Can you copy, word for word, the part of the bank earnings passage that opens with "Key Financial Highlights" and closes with "5%, since March 31, 2020."?

═════ QUOTED PASSAGE

The long-term impact of the pandemic on the credit quality of our loan portfolio cannot be reasonably estimated at this time. It will likely be influenced by a variety of factors including the depth and duration of the economic contraction and the extent of financial support and fiscal stimulus by the U.S. government. We will continue to closely monitor the effect on credit quality across all industry sectors in our diversified loan portfolio as the results unfold in future quarters. Management has been proactive with customers since the onset of the COVID-19 pandemic and granted short term payment deferrals to those requesting financial assistance. As of June 30, 2020, short term payment deferrals were granted on 1,130 loans amounting to $594.8 million, or 22% of the portfolio, excluding PPP loans. Management is closely monitoring loans on deferral and estimates that approximately 75% of these loans will return to payment status after the initial three-month period has expired. The remaining loans on

3


deferral are expected to be given another three-month deferral period. These loans continue to accrue interest in accordance with their initial terms.

Key Financial Highlights

Total assets amounted to $4.04 billion at June 30, 2020, compared to $3.24 billion at December 31, 2019, an increase of $802.2 million, or 25%. Since March 31, 2020, total assets have increased $670.1 million, or 20%. Excluding PPP loans, total assets have increased $312.0 million, or 10%, since December 31, 2019 and $179.9 million, or 5%, since March 31, 2020.

Total loans amounted to $3.18 billion at June 30, 2020, compared to $2.57 billion at December 31, 2019, an increase of $610.7 million, or 24%. Since March 31, 2020, total loans have increased $492.2 million, or 18%. Excluding PPP loans, total loans have increased $120.5 million, or 5%, since December 31, 2019 and $2.1 million since March 31, 2020.

Customer deposits were $3.57 billion at June 30, 2020, compared to $2.79 billion at December 31, 2019, an increase of $786.4 million, or 28%. Since March 31, 2020, customer deposits have increased $660.3 million, or 23%. Management believes this deposit growth was due in large part to customers depositing funds received from PPP loan advances and generally maintaining higher liquidity in response to the pandemic.

Investment assets under management amounted to $880.2 million at June 30, 2020, compared to $916.6 million at December 31, 2019, a decrease of $36.4 million, or 4%. Since March 31, 2020, investment assets under management have increased $87.0 million, or 11%, primarily due to asset growth from market appreciation.

══════════
═════ SUPPLIED RECORDS

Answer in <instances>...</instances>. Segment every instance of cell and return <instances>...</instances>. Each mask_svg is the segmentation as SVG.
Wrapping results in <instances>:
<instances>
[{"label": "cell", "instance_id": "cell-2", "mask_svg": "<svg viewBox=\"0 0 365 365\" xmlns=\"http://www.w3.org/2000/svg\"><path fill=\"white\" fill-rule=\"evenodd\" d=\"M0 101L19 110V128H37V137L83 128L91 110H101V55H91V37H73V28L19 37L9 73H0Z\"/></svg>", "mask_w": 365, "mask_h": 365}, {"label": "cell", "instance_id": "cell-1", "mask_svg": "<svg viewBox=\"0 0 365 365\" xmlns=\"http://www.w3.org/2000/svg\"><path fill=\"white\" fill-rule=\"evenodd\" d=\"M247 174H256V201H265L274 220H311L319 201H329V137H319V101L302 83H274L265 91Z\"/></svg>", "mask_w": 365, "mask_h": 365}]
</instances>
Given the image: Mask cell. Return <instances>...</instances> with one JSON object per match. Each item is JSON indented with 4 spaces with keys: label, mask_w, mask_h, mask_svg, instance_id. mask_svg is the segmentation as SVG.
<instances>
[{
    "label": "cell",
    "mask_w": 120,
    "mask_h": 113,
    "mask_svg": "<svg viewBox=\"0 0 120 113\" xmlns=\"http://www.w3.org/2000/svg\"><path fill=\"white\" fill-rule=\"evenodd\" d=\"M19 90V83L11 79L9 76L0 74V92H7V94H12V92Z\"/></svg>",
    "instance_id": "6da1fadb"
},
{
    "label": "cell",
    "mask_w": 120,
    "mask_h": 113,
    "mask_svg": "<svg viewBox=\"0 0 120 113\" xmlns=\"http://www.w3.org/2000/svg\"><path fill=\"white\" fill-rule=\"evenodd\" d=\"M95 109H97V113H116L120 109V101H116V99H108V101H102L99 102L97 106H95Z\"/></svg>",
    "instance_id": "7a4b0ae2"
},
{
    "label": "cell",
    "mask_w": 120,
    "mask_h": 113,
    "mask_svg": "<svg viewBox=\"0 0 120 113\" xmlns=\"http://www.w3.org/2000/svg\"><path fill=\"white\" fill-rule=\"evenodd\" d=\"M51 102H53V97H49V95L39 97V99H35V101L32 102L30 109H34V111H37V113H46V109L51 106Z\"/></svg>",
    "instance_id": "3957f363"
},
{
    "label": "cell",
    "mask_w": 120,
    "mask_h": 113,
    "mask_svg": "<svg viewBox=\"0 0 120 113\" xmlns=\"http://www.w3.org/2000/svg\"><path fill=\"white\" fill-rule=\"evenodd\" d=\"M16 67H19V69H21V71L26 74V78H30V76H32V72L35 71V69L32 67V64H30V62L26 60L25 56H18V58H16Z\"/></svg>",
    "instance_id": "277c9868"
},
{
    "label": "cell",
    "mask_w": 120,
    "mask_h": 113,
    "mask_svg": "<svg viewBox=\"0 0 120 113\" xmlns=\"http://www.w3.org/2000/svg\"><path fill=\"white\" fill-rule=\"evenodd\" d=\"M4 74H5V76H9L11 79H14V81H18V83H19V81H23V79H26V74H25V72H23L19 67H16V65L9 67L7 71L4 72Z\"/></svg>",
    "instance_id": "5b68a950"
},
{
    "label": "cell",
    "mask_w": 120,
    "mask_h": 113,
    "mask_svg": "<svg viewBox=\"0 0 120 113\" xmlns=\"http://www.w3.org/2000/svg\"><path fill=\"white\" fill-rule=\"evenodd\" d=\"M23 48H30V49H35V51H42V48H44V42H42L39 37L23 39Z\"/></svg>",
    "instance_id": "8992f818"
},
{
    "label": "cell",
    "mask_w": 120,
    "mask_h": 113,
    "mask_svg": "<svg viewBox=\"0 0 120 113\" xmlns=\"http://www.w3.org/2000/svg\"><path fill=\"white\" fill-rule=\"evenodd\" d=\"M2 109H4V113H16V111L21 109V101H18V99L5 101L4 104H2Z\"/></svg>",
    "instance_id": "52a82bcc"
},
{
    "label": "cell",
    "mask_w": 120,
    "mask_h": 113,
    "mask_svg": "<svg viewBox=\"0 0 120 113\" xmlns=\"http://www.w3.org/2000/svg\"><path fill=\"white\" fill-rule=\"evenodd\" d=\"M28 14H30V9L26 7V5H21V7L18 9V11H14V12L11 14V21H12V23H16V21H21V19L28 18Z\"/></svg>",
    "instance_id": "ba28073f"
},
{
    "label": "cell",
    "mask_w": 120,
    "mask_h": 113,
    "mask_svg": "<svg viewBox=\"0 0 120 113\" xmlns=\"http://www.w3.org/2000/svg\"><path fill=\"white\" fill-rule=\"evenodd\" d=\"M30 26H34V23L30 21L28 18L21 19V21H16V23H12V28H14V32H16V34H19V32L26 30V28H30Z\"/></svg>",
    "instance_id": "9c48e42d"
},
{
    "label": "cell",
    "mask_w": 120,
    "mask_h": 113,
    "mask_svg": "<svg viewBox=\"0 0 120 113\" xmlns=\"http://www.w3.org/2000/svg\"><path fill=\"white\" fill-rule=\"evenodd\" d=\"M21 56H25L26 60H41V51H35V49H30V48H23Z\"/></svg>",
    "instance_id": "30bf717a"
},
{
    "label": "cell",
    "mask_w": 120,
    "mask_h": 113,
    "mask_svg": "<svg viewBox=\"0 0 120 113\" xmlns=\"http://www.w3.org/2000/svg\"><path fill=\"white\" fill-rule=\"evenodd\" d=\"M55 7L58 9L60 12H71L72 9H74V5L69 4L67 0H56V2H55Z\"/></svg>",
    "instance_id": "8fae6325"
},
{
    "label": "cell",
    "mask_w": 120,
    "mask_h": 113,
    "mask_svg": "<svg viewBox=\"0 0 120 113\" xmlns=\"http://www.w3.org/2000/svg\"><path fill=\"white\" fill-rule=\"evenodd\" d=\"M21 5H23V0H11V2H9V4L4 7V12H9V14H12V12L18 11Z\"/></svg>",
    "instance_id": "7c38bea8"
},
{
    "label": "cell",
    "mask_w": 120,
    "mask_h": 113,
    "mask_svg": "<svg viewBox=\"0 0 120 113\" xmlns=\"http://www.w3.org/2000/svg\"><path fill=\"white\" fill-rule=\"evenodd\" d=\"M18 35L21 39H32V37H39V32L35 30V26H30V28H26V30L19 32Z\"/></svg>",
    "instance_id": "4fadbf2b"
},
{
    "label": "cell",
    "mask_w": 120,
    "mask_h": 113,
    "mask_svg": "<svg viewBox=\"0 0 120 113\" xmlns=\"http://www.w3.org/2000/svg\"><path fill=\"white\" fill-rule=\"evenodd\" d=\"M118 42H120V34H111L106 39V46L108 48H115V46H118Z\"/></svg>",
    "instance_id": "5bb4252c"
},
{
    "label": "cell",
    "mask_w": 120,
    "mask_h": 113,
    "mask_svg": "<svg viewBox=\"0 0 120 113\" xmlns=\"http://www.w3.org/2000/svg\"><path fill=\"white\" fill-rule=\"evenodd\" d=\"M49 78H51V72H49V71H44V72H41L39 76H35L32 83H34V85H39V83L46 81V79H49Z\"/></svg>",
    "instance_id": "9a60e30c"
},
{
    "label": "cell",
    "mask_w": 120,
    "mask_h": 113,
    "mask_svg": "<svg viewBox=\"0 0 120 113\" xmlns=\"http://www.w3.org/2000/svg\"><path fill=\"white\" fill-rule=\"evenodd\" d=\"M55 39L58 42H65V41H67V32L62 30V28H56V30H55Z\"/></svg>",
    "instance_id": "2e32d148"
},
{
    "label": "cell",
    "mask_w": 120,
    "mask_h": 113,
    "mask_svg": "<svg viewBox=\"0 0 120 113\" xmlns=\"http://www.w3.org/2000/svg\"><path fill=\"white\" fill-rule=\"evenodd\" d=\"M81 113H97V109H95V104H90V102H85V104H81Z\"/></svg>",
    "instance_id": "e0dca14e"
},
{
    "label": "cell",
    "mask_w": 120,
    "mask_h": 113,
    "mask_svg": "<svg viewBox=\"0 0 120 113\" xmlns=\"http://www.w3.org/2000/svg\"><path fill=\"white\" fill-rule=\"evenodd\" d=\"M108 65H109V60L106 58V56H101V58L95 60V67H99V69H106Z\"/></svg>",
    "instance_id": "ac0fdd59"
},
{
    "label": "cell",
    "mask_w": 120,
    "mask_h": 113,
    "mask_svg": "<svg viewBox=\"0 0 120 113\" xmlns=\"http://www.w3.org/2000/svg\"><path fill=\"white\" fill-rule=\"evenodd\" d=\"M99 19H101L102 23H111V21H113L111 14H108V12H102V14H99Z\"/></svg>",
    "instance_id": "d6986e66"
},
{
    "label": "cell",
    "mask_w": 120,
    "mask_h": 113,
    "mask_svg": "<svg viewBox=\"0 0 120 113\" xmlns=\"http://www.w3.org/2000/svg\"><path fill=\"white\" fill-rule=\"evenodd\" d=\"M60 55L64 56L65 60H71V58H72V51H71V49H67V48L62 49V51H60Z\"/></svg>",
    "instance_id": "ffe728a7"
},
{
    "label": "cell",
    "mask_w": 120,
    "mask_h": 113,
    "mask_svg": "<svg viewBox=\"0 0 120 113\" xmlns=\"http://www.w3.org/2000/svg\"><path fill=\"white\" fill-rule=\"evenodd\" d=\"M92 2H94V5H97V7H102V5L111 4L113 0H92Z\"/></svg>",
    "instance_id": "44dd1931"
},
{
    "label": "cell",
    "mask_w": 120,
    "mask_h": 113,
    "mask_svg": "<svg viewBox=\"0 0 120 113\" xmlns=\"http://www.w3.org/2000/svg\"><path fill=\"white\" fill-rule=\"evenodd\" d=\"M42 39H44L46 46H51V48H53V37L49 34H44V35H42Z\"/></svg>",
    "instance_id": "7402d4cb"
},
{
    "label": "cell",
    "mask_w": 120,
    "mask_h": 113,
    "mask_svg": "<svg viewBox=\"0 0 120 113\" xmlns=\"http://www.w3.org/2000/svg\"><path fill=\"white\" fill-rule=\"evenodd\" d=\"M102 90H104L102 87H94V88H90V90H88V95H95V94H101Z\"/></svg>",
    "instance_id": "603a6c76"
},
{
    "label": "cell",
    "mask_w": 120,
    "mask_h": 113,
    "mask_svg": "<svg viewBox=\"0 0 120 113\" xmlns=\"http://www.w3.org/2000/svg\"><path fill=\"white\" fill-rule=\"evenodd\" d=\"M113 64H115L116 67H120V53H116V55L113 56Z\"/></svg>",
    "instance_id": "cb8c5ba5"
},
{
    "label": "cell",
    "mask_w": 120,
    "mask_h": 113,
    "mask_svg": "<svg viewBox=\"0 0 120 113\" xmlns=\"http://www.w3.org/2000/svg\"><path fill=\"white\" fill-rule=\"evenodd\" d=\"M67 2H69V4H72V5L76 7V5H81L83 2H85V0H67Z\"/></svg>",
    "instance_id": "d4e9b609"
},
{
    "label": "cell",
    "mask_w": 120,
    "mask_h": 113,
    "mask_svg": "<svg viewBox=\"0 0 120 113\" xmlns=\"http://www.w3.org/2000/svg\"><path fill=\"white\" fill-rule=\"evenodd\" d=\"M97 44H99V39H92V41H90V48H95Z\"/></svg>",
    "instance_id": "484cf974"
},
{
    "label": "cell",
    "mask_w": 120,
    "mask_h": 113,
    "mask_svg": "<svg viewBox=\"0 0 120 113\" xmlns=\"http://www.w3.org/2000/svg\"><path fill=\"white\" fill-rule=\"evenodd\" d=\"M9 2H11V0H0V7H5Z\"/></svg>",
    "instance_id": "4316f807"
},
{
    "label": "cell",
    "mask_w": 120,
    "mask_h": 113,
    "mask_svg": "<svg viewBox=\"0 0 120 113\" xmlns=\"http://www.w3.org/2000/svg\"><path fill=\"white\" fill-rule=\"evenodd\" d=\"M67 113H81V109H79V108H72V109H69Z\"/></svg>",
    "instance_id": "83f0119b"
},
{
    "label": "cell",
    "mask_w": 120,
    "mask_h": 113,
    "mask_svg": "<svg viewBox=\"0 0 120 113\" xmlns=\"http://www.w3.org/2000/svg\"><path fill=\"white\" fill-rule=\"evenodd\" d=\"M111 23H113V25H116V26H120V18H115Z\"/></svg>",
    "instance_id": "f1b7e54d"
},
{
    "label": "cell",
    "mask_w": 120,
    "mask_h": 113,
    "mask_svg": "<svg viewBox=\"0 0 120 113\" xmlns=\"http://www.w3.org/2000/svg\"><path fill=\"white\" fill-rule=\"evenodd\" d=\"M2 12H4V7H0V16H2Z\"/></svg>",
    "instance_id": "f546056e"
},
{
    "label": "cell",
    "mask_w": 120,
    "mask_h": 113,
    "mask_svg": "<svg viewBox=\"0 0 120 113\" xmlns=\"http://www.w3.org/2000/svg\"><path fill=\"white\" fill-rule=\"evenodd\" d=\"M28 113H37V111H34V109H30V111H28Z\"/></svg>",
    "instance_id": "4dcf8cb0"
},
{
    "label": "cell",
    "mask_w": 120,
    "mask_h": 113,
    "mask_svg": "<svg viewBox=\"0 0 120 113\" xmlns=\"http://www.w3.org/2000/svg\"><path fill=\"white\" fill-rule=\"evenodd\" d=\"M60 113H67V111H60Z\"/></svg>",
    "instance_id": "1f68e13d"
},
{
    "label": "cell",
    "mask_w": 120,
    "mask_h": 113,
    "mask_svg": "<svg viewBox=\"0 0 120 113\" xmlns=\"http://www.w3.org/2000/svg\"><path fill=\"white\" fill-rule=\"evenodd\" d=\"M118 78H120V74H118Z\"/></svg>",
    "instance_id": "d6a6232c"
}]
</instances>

══════════

• **THE COMPLETED TASK**
Key Financial Highlights

Total assets amounted to $4.04 billion at June 30, 2020, compared to $3.24 billion at December 31, 2019, an increase of $802.2 million, or 25%. Since March 31, 2020, total assets have increased $670.1 million, or 20%. Excluding PPP loans, total assets have increased $312.0 million, or 10%, since December 31, 2019 and $179.9 million, or 5%, since March 31, 2020.